# DESCRIPTION OF NOTEBOOKS

`Spectra_To_Model_Data.ipynb` will read in the XY files and turn them into train / test / validation datasets in a .npy format which can be used as input into models.

`Train_Run_Models.ipynb` will load in the .npy files and train Random Forest models for every system. By default, it will generate the same figures which were featured in the paper.




# DESCRIPTION OF DIRECTORIES

`Model data` contains .npy files corresponding to the spectra (x labels) featurized as either pointwise or polynomial spectra according to various labels (coordination number, mean nearest neighbor distance, and bader charge).

`Spectra_to_Model_Data.ipynb` will convert spectral data to model data.

`Train_Run_Models` trains and runs the models and generates the result figures used in the publication.

`spectral_data` contains in the `M_XY.json` files (where M is a metal), dictionaries containing the processed spectra which have a large number of keys, some of which are holdovers from things that we tried that were not ultimately used in the paper.

The keys are:

SPECTRA KEYS:
- `E`, `mu`, `E0`, `k`, `mu0`, `chi`, are all outputs from FEFF.
- `mu_norm` is the absorption normalized to 1. 

LABEL KEYS:
- `guessed_oxy` is the guessed oxidation number of the absorbing atom based on pymatgen's guess oxidation number functionality.
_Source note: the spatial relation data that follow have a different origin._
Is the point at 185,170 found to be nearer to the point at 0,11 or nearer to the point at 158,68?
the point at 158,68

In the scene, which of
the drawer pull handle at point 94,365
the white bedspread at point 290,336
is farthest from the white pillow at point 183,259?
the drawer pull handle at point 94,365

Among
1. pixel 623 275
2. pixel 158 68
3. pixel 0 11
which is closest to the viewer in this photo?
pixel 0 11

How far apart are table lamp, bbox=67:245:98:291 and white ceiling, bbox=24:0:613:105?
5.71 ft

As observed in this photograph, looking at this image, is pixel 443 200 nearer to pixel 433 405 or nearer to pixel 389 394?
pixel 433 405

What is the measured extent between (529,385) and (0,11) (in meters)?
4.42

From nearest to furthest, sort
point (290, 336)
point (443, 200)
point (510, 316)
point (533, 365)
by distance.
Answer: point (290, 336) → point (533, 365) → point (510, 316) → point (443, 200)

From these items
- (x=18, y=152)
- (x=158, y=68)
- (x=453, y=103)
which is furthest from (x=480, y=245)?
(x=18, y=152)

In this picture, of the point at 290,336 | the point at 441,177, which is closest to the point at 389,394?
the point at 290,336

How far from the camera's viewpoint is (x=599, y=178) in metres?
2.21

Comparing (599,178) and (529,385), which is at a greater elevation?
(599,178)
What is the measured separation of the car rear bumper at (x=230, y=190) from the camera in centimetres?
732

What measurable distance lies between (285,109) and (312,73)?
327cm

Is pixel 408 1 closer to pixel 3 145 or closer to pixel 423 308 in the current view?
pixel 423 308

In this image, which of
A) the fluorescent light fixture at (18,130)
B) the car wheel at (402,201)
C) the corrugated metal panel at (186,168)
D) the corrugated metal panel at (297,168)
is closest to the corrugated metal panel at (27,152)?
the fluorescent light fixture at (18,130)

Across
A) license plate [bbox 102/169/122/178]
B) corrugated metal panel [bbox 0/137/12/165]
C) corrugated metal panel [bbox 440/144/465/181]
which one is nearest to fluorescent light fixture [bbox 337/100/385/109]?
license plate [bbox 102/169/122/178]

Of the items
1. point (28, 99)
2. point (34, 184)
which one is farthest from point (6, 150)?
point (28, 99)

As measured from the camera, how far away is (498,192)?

- `coord_vector` is a vector of coordination similarity computed using 
pymatgen and the CrystalNNFingerprint featurizer in matminer. This method 
was shown by Chen and Zheng to work very well as a coordination label in 
https://doi.org/10.1016/j.patter.2020.100013 . (We computed this after the 
preceding paper was published as a preprint for some internal testing, but 
did not use it within the manuscript we submitted.)
- `coordination` describes the coordination number.
- `one_hot_coord` is a length-three vector corresponding to four, five, or six fold coordination.
- `nn_indexes` are the indexes within the structure that are nearest neighbors.
- `nn_species` are the species of atoms coordinating the absorbing atom.
- `nn_dists` are the distances of the nearest neighbor atoms.
- `avg_nn_dists` is the mean of nn_dists.
- `nn_min-max` is the difference between the furthst and closest of the nearest neighbor atoms. (This was not used as a label in the paper).
- `mp_baders` are bader charge values from the Materials Project.
- `oqmd_baders` are the same, from the Open Quantum Materials Database.
- `valid_bader` is if the bader charges present are to be used or not.
- `bader` is a single bader charge value associated with the absorbing atom.
- `metadata` is metadata about the spectrum. "feff" origin means it was computed by TRI. Otherwise, it cites that the spectrum was from the materials project with MP-id;  'scrape' means we used the Materials Project API.

DATA AUGMENTATION KEYS:
- `mu_stretch` and `mu_squeeze` are spectra which were contracted or expanded by a factor of 5% for data augmentation purposes.
- `mu_norm_stretch` and `mu_norm_squeeze` are the same as above but for a normalized mu.
- `mu_dilate` and `dilate_factor` are randomly stretched/squeezed by a factor indicated in dilate_factor.
- `mu_p1`, `mu_p2`, `mu_m1`, and m`u_m2` are the spectra shifted by +-1/2 eV (p for plus. m for minus)
- `mu_rand_shift` and were randomly shifted by a factor indicated by rand_shift.